In a wash of blue glare lightning struck close; thunder boomed and rolled round the dun; she laughed with a toss of her head. Rain poured down like a silver curtain, sheltering them from casual sight, leaving the spot where they stood bone-dry. All at once he was frightened of her. Against the hiss of rain she raised her voice to be heard.
“Remember what I was telling you earlier?’
He nodded yes.
“Listen to me, then. This sound means naught, by the way. It’s just a sound, not a dweomer call.”

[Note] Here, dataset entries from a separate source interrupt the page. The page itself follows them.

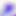

magnification: 400x
identification: Toxoplasma gondii
modality: photomicrograph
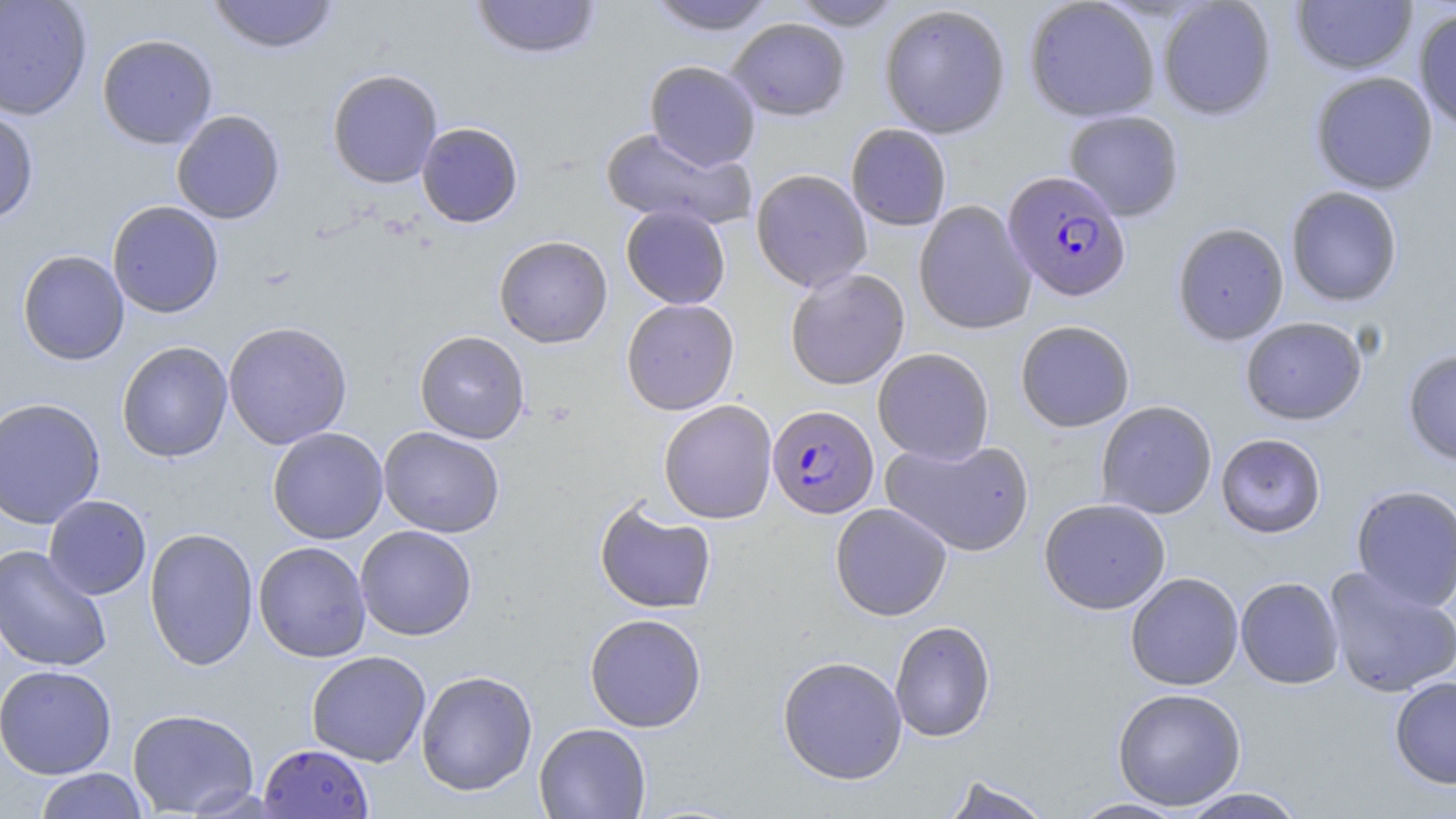
slide_level_diagnosis: Plasmodium falciparum
modality: optical microscopy
preparation: thin blood film
plasmodium_falciparum_infected_red_blood_cell_locations: 'approximate bounding boxes as named x1/y1/x2/y2 corners in pixels: (x1=1003, y1=171, x2=1131, y2=302), (x1=767, y1=404, x2=878, y2=518)'
stain: May-Grünwald-Giemsa
magnification: 1000x
uninfected_red_blood_cell_locations: 'approximate bounding boxes as named x1/y1/x2/y2 corners in pixels: (x1=0, y1=0, x2=92, y2=120), (x1=207, y1=0, x2=340, y2=54), (x1=470, y1=0, x2=603, y2=61), (x1=645, y1=0, x2=776, y2=35), (x1=787, y1=0, x2=905, y2=31), (x1=1024, y1=0, x2=1160, y2=122), (x1=1157, y1=1, x2=1276, y2=120), (x1=1291, y1=1, x2=1417, y2=74), (x1=879, y1=4, x2=1011, y2=138), (x1=1413, y1=7, x2=1456, y2=131), (x1=727, y1=18, x2=850, y2=121), (x1=97, y1=33, x2=218, y2=150), (x1=644, y1=60, x2=761, y2=171), (x1=327, y1=68, x2=443, y2=188), (x1=1310, y1=71, x2=1438, y2=195), (x1=0, y1=108, x2=39, y2=224), (x1=171, y1=110, x2=285, y2=224), (x1=1063, y1=110, x2=1184, y2=221), (x1=417, y1=122, x2=523, y2=228), (x1=846, y1=123, x2=951, y2=231), (x1=599, y1=127, x2=754, y2=231), (x1=751, y1=169, x2=872, y2=292), (x1=1285, y1=186, x2=1403, y2=306), (x1=107, y1=200, x2=224, y2=319), (x1=913, y1=200, x2=1036, y2=335), (x1=621, y1=205, x2=731, y2=309), (x1=1172, y1=222, x2=1289, y2=346), (x1=494, y1=235, x2=612, y2=348), (x1=17, y1=249, x2=129, y2=366), (x1=785, y1=268, x2=910, y2=390), (x1=621, y1=298, x2=740, y2=415), (x1=1240, y1=317, x2=1368, y2=425), (x1=1015, y1=320, x2=1135, y2=432), (x1=223, y1=321, x2=353, y2=450), (x1=414, y1=330, x2=530, y2=444), (x1=117, y1=341, x2=233, y2=463), (x1=872, y1=347, x2=994, y2=464), (x1=1402, y1=349, x2=1456, y2=466), (x1=0, y1=397, x2=106, y2=529), (x1=658, y1=399, x2=777, y2=524), (x1=1096, y1=401, x2=1217, y2=519), (x1=378, y1=426, x2=505, y2=538), (x1=267, y1=427, x2=388, y2=544), (x1=1216, y1=433, x2=1326, y2=538), (x1=881, y1=437, x2=1035, y2=557), (x1=1351, y1=484, x2=1456, y2=612), (x1=43, y1=495, x2=152, y2=599), (x1=1039, y1=498, x2=1171, y2=614), (x1=594, y1=500, x2=717, y2=614), (x1=830, y1=503, x2=952, y2=621), (x1=355, y1=525, x2=477, y2=641), (x1=144, y1=527, x2=259, y2=671), (x1=253, y1=541, x2=372, y2=663), (x1=0, y1=544, x2=112, y2=672), (x1=1323, y1=566, x2=1456, y2=698), (x1=1125, y1=572, x2=1244, y2=690), (x1=1236, y1=576, x2=1344, y2=689), (x1=584, y1=613, x2=707, y2=732), (x1=890, y1=620, x2=996, y2=742), (x1=306, y1=650, x2=431, y2=767), (x1=777, y1=655, x2=907, y2=785), (x1=0, y1=664, x2=116, y2=779), (x1=415, y1=669, x2=538, y2=797), (x1=1389, y1=676, x2=1456, y2=789), (x1=1112, y1=687, x2=1247, y2=810), (x1=127, y1=708, x2=260, y2=817), (x1=534, y1=722, x2=651, y2=818), (x1=259, y1=744, x2=373, y2=818), (x1=35, y1=768, x2=148, y2=819), (x1=939, y1=775, x2=1057, y2=819), (x1=1178, y1=787, x2=1309, y2=818), (x1=1069, y1=797, x2=1189, y2=818)'
image_size: 1456×819 pixels
field_of_view: single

He was glad that she’d told him. She breathed out a long “ah” sound, such as a bard will use to cover a word he’s forgotten, but the sound was neither spoken nor sung, more like a hum, perhaps, but strong and deep, resounding from her very soul, as she had said, quivering like a live thing, if indeed a sound can be said to live, vibrating like a harpful of strings. It took a long time to die away, even on the wet, heavy air.
“Try it.”
“Oh, here, I could never do that.”
“I think you can, Rhodry. For reasons I can’t tell you, mind, but I think you can. There’s more music in your soul than you might know.”
At first he felt embarrassed, as if he’d become some sort of half-wit, standing on a roof and bellowing. Yet for her sake he tried, over and over, making all sorts of yells and hisses and a couple of truly foul remarks as well until all of a sudden something came clear without his truly knowing how it did, just as when a child learns to whip a top, flailing away too lightly, then too forcefully, until suddenly the thing spins. He felt the sound well up deep, seemingly of its own accord, and flood through and out of him, shaking his entire body. Once learned, he knew he would never forget— again, just like that child.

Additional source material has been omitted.